Adapting Ikiru, one of his all-time favorites, Kazuo Ishiguro doesn’t give Mr. Williams too much of an obvious Scrooge arc. Pre-diagnosis, Mr. Williams isn’t particularly unpleasant or domineering, just, as one of his underlings says, “frosty.” And he only thaws maybe a couple of degrees. I imagine some of the people who deal with him once he starts taking the playground seriously might find him prickly, but the fact that his demeanor doesn’t change much adds layers to the performance. Mr. Williams is using his polite but iron imperviousness to get something done instead of to stonewall something getting done. His actions change radically, but he’s still the same dyspeptic geezer nicknamed by his young former worker Miss Harris (Aimee Lou Wood) as “Mr. Zombie.”

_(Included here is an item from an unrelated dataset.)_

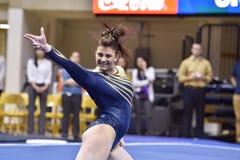2015 NCAA Gymnastiek - Staat WVU-Penn Stock Afbeelding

Nighy fills out a hollow man who begins the movie in general sadness, is given something to be really sad about, and takes it as an impetus to run counter to his entire career. But the sadness remains, and persists. So do we. It’s a very Kurosawa concern, and Ishiguro honors it: life is just people navigating their private sadness. No exceptions. No one here gets out alive. Ikiru is tough stuff in the Kurosawa mold because it’s bracingly wise about human frailty; so is Ishiguro (author of Remains of the Day), though in a different mode. Kurosawa was much more acerbic, even withering, about the salaryman ethos of the bureaucracy. His office drones would turn you down gruffly. The ones in Living hem and haw and smile politely, but it comes to the same. The new movie doesn’t have any real malice towards the city-hall blockers. They’re all part of the same sad system, and the only one who can short-circuit it for a little while is going to die soon.